I have also been recently inspired by another blog, Real Live Preacher. Some Bibles subtitle Ecclesiasties, “Or ‘The Preacher.'” I am intrigued by the idea of a “preacher.” Not the kind who give sermons to the Saved on Sunday mornings, but someone who has walked the paths of life, who puts on the full armor of God and goes about bestowing knowledge and delivering a first-class rebuking where necessary. There is a comic book called “The Preacher,” I have never read it, but I would guess that it is not quite the same idea. RLP is not really that sort of preacher either. I am not even sure that I totally agree with his theology, but I did find his perspective refreshing. I particularly enjoyed his story entitled “John the Baptist.”
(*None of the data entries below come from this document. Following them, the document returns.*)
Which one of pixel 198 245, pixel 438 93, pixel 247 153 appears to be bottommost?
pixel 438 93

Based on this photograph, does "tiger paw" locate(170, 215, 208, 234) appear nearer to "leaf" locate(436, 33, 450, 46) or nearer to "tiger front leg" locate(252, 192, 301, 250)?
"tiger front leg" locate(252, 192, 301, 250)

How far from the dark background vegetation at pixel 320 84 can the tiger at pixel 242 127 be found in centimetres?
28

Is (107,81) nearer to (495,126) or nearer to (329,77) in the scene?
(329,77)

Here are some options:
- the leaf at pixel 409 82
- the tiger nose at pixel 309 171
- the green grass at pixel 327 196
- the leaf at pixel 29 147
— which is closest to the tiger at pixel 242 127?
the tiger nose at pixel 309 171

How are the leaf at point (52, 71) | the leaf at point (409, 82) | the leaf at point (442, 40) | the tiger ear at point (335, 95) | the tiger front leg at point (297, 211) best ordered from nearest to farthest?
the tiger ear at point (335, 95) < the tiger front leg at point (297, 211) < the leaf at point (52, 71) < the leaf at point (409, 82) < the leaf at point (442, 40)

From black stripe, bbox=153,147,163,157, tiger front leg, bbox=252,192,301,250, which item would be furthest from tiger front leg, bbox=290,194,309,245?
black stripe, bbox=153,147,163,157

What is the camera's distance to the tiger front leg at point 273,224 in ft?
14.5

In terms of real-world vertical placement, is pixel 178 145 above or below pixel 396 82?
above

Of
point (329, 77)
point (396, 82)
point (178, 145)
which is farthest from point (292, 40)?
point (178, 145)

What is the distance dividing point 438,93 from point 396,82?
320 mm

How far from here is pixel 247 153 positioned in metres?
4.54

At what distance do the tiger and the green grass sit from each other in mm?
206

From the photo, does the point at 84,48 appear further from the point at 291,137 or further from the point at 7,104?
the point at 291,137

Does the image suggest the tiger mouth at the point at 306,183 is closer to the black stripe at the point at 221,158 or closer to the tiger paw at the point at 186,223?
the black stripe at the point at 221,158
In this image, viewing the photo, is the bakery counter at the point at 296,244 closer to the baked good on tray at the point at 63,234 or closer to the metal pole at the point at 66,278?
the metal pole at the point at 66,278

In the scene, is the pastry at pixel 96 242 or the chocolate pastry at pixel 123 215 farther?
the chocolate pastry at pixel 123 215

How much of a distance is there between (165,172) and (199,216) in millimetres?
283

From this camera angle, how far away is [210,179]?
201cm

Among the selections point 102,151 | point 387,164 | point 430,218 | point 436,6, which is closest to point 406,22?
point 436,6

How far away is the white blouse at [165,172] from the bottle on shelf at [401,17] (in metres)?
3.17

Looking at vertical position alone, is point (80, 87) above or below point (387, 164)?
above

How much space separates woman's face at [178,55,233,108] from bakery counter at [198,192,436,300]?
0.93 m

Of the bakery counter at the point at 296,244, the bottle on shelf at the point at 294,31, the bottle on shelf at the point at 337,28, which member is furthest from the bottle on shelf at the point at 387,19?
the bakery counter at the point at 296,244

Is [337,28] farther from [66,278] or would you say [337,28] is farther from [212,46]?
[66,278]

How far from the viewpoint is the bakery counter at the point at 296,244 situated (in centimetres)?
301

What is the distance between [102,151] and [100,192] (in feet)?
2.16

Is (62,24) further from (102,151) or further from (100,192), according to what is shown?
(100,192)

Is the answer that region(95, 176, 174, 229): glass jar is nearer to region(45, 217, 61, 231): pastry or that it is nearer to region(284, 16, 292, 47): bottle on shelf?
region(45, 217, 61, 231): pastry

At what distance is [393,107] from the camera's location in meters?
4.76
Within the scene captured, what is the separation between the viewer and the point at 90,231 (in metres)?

A friend of mine once proposed what he called the “Pendulum Theory.” According to his theory, in life, you run as far as you can in one direction, until you can go no further, and you will swing halfway back. Then you pick a new direction. This was the most accurate description of my life I had ever heard. Then about a year ago I asked myself, “What happens if you get back up and run in the same direction?” It occurred to me that if you keep taking two steps forward and one step backward, you will get there eventually. However, if you take two steps forward and one step to the side, you do make a lot more progress, but you end up somewhere else entirely. Although that is not necessarily a bad thing, when it comes to achieving specific goals, failure is more productive than distraction.
I lost focus for awhile. Both my job and a certain young lady from my church want a bigger piece of me than I am willing to give them. After four months in Australia, my roommates have returned, and they have been working their way through the first two seasons of “Queer as Folk,” which is not exactly the most God-honoring of TV shows. I hope there are not that many more seasons. There is a crow that has followed me to the mailbox on two separate occasions, and has flown very close to my head three times. I am not sure what to make of that. Whenever someone asks how I am, I like to say, “Good,” because I am not starving to death in a third world country.
I like the idea of “our daily bread.” There are no great miracles happening in my life, but I always seem to have enough to make it through the day. What can I say, I stumbled, I fell, but I’m getting up now, and We are going to keep walking.